When it comes to measuring photosynthesis, green is not all that counts. A Cornell researcher is using a NASA satellite to measure photosynthesis in high resolution at the global scale, advancing how we measure plant health and its impact on food production and atmospheric carbon dioxide.
Since the 1980s, scientists have estimated plant productivity by measuring the amount of green color, known as the vegetative index, observed in satellite images. Those estimates – a proxy for potential photosynthesis – have, in turn, been used to answer questions about the Earth’s total carbon budget: how much carbon dioxide plants consume, and how much is emitted into the atmosphere as heat-trapping gas.
Now Ying Sun, assistant professor in the College of Agriculture and Life Sciences, and a team of researchers are using NASA’s Orbiting Carbon Observatory-2 (OCO-2) to more accurately measure photosynthesis – with implications for creating more reliable estimation of crop productivity and global carbon uptake in the face of increasing climate change.
Her findings are part of the Oct. 13 cover story of Science focusing on five papers about OCO-2. Sun is the author or co-author of three of those papers.
NASA launched OCO-2 in 2014 with the goal of determining global carbon dioxide levels by measuring in three different spectral bands how much sunlight reflects off CO2 molecules in the atmosphere. Sun and her colleagues recognized that OCO-2 can do even more. The satellite measures solar-induced chlorophyll fluorescence, a process that occurs only during photosynthesis.
Plants use solar energy to grow, and they release a tiny portion of that excess energy as a form of fluorescent light. By measuring that light emitted by plants, Sun is able to probe how much actual photosynthesis has taken place, rather than using estimates derived by the traditional vegetation indexes.
“The most exciting aspect of solar-induced chlorophyll fluorescence measurements from space is that they can provide a much more reliable estimate of crop productivity, and tell us what plants are actually doing and how well they are doing on the Earth’s surface,” she said.
Determining what is actually happening in plants is of grave concern. Heat and drought can slow photosynthesis even while plants remain green. In 2015 and 2016, for example, the El Niño weather patterns resulted in hot and dry conditions across much of the world, including the tropics.
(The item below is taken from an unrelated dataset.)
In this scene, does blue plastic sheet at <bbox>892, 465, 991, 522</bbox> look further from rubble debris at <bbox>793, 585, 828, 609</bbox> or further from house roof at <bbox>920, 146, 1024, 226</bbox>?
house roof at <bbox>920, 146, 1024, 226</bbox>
Those two years coincided with the largest annual increases in atmospheric carbon dioxide concentration since measurements began in the 1950s. Atmospheric carbon dioxide increased by about 6.3 gigatons for 2015-16. This was a large spike compared with recent average increases of 4 gigatons a year despite emissions from human activities estimated to have been approximately the same as before the El Niño.
A reason, according to Sun and other researchers: Photosynthesis rates faltered in the hot, dry conditions, resulting in less carbon uptake by plants and trees.
“Our global population and demand for food production are both increasing, but we only have limited resources of land and water,” Sun said. “My goal is to provide sustainable solutions to increase food productivity while reducing negative impacts on the environment. Using this novel data set and state-of-the-art modeling tools, I feel confident about being able to help solve these systemic agricultural problems.”
Sun studies the fundamental processes that regulate interactions between the atmosphere and land-based ecosystems, with the goal of improving crop modeling and plant responses to stress, especially under climate change. Sun and her research team, including postdoctoral researcher Christine Yao-Yun Chang, are now verifying the satellite measurements by comparing the readings with ground-based measurements being taken in corn fields near the Musgrave Research Farm in Aurora, New York.